The Central Bank of Kenya (CBK) has renewed calls for the review of the Banking (Amendment) Act, 2016 which has resulted in banks rationing private sector credit.
Dr.Patrick Njoroge, Governor CBK says “The interest rate caps have been acting as a brake to the economy. I don’t know if any of you have ever driven around with your brake still on. Eventually, something breaks.”
“The economy is being held back by this. And that is another set of issues we will bring to the fore and deal with so as to support, rather than inhibit economic dynamism in the economy,” he added during a media briefing post the Monetary Policy Committee meeting that left the policy rate unchanged at 10.00 per cent in its first meeting of the year maintaining its 17-month neutral policy stance.
However, analysts claim besides the private sector credit expanding by 2.40 percent as at December 2017, from a low of 1.35 per cent during the year.
“However, the unknown impact of the new accounting framework, IFRS 9, and potential crowding out effects from increased government (domestic) debt appetite could possibly hamper private sector credit and limit economic growth prospects,” says Stephanie W. Kimani, Research Economist, Commercial Bank of Africa Limited.
“Private sector consumption contributes about 77.00 per cent to GDP (2016) and is thus critical to the economic growth outlook. Private sector spending is highly driven by private sector credit and thus the correlation cannot be taken for granted,” she adds.
On the other hand, the CBK is bullish for an economic rebound and projects a 6.20 per cent real GDP growth in 2018.
“On baseline – without any policy action – we are projecting growth of 2018 in the order of 6.2 per cent, but this is a baseline. It does not include significant positive factors that could be expected in 2018,” said Dr. Njoroge.
“We have a favourable outlook, but yes with risks. But the risks that can be managed. A confluence of positive factors both external and domestic. With positive supportive policies going forward in 2018, we will have a ‘perfect storm’, he added.
Kimani caution that “The Central bank’s optimistic GDP growth forecast of 6.20 percent in 2018, compared to the projected growth of 4.80 per cent in 2017, would require support from improved private sector expenditure in order to boost economic activity.”
CBK further urged the government to look for alternative means of borrowing such as Public-Private Partnerships (PPPs) to tame its debt.
Dr.
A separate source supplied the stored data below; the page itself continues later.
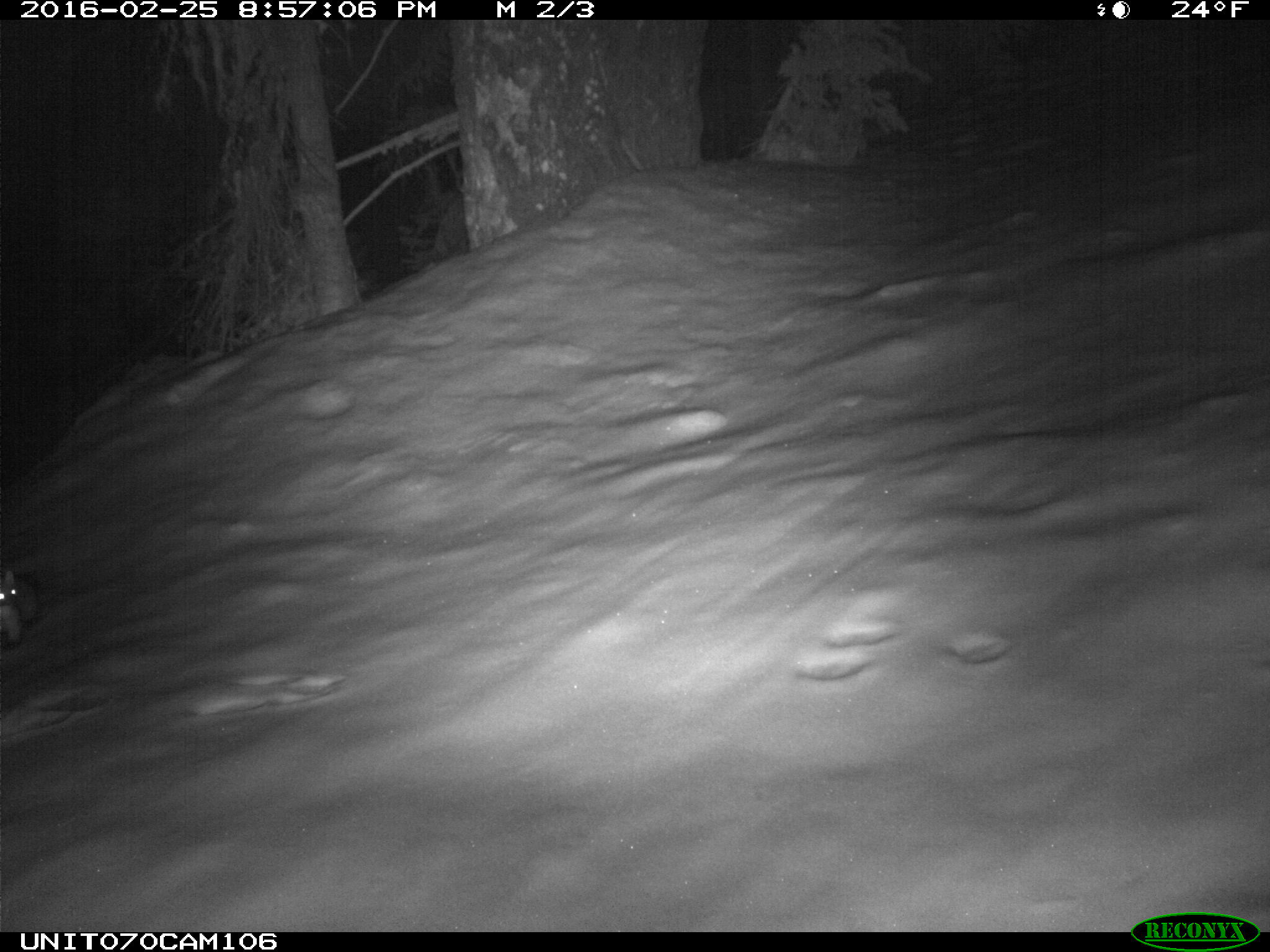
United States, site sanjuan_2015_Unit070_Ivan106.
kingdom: Animalia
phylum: Chordata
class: Mammalia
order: Carnivora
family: Mustelidae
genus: Martes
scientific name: Martes americana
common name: american marten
Njoroge said that although Kenya’s public debt is sustainable at 50 percent of Gross Domestic Product, going forward, the debt financing margin is narrowing and this could be problematic if the country continues to use debt as the only option of financing mega projects.
“Projects also need to be well assessed, the costs and benefits to the country. We need proper project appraisals. PPP models result in faster project completions and reduced delays on infrastructure projects by including time-to-completion as a measure of performance and therefore of profit,” he said.
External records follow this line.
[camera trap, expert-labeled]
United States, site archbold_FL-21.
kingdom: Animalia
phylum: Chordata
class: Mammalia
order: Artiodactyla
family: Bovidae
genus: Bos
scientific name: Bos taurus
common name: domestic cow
According to the African Economic Outlook for 2018 by the African Development Bank (AfDB), projects that Kenya’s economy will expand by 5.6 per cent in 2018 and 6.2 per cent in 2019.
However, the institution has warned Kenya on the rising levels of debt.
“Continued high public consumption expenditure keeps the budget deficit at close to 10 per cent of GDP, while the expected maturity of public debt could lead to debt distress.”
Read: Kenya Sets FY2017/18 Budget Deficit to 6.0pc Starting July
Further, the 2018 Draft Budget Policy Statement has lowered total revenue in current FY17/18 to KES 1.64Tn (19.6% of GDP) from KES 1.70Tn (20.6% of GDP).
Recurrent expenditure has been revised upwards to Ksh 1.4Tn from Ksh 1.35Tn in the initial budget.
On the other hand, development expenditure has been lowered to KES 607.14Bn from KES 640.30Bn. Fiscal deficit in the revised budget estimates has decreased to 7.2 per cent of GDP (from 8.90% in FY16/17).
“Which in our view is largely boosted by ambitious nominal GDP growth projection (KES 8.68Tn in the fiscal year) as financial gap has also been revised higher (from KES 535.45Bn to KES 620.80Bn),” according to Genghis Capital Analysts.
Net foreign financing has increased to KES 323.22Bn (from KES 255.95Bn) mainly due to KES 50Bn upward revision in commercial financing whilst net domestic financing has increased slightly to KES 293.77Bn from KES 275.69Bn.